His voice didn’t rise.

But it held.

“I’m not asking you to believe me. Not yet. I’m asking you to observe. To judge for yourself.”

Lyra kept flipping through the pages.

Each word tightened something inside her chest.

“And you really think this is the beginning of a prophecy?” she asked, still skeptical. “I understand your faith, but—”

“I haven’t slept in three days, Lyra. This isn’t faith.”

He looked at her.

“It’s fear.”

That hit harder than anything else.

“You,” he continued, “of all people—you know what exists out there. You’ve seen it. You’ve fought it.”

He turned toward the bookshelf, pulling out an old, worn volume like it had been waiting for his hands.
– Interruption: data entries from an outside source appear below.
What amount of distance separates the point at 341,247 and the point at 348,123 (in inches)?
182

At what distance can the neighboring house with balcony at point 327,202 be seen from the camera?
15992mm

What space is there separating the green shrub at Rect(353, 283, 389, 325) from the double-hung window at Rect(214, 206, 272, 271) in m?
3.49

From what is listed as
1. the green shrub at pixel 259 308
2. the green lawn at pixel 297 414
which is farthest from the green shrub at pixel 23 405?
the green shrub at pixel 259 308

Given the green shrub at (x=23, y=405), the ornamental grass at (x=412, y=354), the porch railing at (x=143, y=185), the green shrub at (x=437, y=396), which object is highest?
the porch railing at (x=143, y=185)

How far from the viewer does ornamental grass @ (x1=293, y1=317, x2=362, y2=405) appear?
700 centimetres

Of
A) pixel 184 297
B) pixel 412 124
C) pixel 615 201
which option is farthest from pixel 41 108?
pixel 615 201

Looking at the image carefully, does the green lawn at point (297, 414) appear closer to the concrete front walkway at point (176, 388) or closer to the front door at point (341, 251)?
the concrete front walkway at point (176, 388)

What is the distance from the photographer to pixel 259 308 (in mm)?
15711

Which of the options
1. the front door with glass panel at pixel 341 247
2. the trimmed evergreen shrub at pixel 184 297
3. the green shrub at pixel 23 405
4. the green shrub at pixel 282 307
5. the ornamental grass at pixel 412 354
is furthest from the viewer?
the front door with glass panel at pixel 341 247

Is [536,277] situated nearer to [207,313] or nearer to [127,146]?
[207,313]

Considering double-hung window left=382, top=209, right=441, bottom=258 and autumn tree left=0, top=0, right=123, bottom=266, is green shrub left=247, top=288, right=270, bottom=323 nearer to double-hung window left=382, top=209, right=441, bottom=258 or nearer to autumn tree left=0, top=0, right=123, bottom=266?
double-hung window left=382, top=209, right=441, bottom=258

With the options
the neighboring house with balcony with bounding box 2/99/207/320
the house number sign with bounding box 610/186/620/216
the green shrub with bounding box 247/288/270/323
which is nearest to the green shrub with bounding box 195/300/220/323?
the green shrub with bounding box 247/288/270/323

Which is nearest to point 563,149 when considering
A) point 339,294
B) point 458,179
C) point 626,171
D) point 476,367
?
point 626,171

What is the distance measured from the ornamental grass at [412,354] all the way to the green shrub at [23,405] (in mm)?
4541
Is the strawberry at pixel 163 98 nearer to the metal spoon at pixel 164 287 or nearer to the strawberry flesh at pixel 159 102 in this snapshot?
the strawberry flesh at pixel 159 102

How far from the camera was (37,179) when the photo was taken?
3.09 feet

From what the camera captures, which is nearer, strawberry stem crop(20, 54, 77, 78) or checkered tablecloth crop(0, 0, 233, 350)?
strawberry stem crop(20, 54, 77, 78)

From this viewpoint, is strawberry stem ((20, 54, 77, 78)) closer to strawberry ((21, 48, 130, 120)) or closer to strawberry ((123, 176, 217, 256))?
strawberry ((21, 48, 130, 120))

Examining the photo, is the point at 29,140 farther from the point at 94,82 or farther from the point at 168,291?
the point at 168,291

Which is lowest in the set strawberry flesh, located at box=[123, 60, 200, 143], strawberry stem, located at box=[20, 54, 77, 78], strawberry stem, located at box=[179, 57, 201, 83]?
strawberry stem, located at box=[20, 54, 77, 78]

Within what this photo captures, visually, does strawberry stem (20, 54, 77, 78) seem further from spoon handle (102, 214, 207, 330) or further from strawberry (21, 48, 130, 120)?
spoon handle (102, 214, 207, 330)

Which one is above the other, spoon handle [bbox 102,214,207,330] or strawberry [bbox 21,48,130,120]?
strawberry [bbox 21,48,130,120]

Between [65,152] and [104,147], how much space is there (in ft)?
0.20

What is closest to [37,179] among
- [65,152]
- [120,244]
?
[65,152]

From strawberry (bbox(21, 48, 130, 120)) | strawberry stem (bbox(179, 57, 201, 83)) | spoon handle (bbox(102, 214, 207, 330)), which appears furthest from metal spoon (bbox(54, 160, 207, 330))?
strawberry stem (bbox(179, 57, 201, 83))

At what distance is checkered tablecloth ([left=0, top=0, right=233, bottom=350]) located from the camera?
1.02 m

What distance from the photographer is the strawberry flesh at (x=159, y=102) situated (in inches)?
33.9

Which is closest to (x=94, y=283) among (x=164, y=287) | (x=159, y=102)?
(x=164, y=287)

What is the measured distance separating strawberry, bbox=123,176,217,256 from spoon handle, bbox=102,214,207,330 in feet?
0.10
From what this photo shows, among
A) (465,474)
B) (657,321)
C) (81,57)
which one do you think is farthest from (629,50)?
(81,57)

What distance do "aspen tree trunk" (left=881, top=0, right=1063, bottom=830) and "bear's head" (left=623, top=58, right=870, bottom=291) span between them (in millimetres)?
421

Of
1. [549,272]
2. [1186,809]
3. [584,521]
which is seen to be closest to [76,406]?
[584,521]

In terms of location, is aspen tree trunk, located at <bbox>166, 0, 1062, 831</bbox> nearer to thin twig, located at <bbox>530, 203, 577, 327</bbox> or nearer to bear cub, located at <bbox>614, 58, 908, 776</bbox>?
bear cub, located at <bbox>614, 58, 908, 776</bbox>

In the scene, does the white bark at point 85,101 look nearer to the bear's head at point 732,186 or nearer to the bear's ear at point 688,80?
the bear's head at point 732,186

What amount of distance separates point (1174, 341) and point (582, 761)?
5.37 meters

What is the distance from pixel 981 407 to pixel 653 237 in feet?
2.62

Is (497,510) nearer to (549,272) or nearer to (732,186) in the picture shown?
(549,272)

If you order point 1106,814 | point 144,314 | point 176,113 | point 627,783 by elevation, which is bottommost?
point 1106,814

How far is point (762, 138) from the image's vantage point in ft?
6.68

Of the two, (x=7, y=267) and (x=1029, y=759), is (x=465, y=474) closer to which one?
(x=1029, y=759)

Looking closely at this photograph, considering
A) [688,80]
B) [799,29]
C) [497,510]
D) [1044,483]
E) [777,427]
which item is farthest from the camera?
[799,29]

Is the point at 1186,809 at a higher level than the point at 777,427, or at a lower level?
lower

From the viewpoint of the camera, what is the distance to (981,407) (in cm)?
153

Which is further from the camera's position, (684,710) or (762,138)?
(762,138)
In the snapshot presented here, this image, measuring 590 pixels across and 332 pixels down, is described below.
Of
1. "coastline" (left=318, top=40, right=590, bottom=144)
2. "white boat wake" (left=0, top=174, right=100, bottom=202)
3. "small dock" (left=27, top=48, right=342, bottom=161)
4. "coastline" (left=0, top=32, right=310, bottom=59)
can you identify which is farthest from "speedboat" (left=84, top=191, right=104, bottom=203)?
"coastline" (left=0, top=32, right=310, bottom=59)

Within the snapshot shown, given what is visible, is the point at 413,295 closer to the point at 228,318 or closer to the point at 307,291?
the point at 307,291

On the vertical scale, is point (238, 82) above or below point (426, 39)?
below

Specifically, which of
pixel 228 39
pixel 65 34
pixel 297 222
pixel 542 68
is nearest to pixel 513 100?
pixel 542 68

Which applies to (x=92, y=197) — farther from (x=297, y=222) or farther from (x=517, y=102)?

“I don’t have answers,” he said quietly. “But listen to this… and then you decide.”

He opened the book carefully. The pages creaked under his fingers.

“Book of Revelation, chapter six, verses twelve through fourteen,” he read.

“I watched as he opened the sixth seal. There was a great earthquake.

The sun turned black like sackcloth made of goat hair,

the whole moon turned blood red,

and the stars in the sky fell to earth,

as figs drop from a fig tree when shaken by a strong wind.”

“But those are metaphors!” Lyra protested. “You can’t compare them to real events.”

“Maybe they are… maybe they’re not,” he replied, closing the book slowly.

“Look outside. The signs are there.”

Silence settled between them.

“I just want you to take these notes and investigate,” he added. “Do what you do best. Observe. Judge.”

He took her hands, his grip firm, grounding.

“I’m not losing my mind. And I wouldn’t ask you this if I didn’t believe there was a real possibility.”

His eyes locked onto hers.

“You’re ready for this. More than anyone I know.”

Lyra nodded, her heart beating faster now.

As she held the papers in her hands, she had no idea—

her life was about to change forever.